__Directions for this task__.
Using the entries below, return word for word the lines from the one containing "Place these objects" up to and including the last.

__Given data__.
#####
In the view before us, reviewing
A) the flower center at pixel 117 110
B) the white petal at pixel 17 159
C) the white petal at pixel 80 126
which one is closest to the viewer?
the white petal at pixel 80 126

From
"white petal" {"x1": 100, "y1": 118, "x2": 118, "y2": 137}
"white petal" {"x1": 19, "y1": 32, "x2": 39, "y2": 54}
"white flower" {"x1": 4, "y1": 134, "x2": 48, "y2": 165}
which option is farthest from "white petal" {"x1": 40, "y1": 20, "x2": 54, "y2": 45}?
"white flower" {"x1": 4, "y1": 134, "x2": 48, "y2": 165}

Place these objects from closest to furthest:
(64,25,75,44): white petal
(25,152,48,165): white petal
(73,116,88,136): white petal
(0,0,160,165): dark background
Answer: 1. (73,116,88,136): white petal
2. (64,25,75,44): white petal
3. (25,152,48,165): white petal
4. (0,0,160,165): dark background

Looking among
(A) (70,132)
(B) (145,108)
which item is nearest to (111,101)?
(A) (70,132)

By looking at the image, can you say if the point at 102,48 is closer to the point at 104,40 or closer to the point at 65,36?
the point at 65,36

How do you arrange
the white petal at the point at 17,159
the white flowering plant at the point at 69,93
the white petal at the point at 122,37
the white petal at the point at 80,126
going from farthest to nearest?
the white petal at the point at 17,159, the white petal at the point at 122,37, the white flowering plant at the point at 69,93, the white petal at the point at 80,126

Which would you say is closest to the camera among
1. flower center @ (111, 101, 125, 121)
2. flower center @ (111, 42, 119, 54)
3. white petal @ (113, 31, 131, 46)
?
#####
__Reply__.
Place these objects from closest to furthest:
(64,25,75,44): white petal
(25,152,48,165): white petal
(73,116,88,136): white petal
(0,0,160,165): dark background
Answer: 1. (73,116,88,136): white petal
2. (64,25,75,44): white petal
3. (25,152,48,165): white petal
4. (0,0,160,165): dark background

Looking among
(A) (70,132)
(B) (145,108)
which item is nearest to (111,101)?
(A) (70,132)

By looking at the image, can you say if the point at 102,48 is closer to the point at 104,40 or closer to the point at 65,36?
the point at 65,36

How do you arrange
the white petal at the point at 17,159
the white flowering plant at the point at 69,93
the white petal at the point at 122,37
the white petal at the point at 80,126
going from farthest to nearest?
the white petal at the point at 17,159, the white petal at the point at 122,37, the white flowering plant at the point at 69,93, the white petal at the point at 80,126

Which would you say is closest to the camera among
1. flower center @ (111, 101, 125, 121)
2. flower center @ (111, 42, 119, 54)
3. white petal @ (113, 31, 131, 46)
?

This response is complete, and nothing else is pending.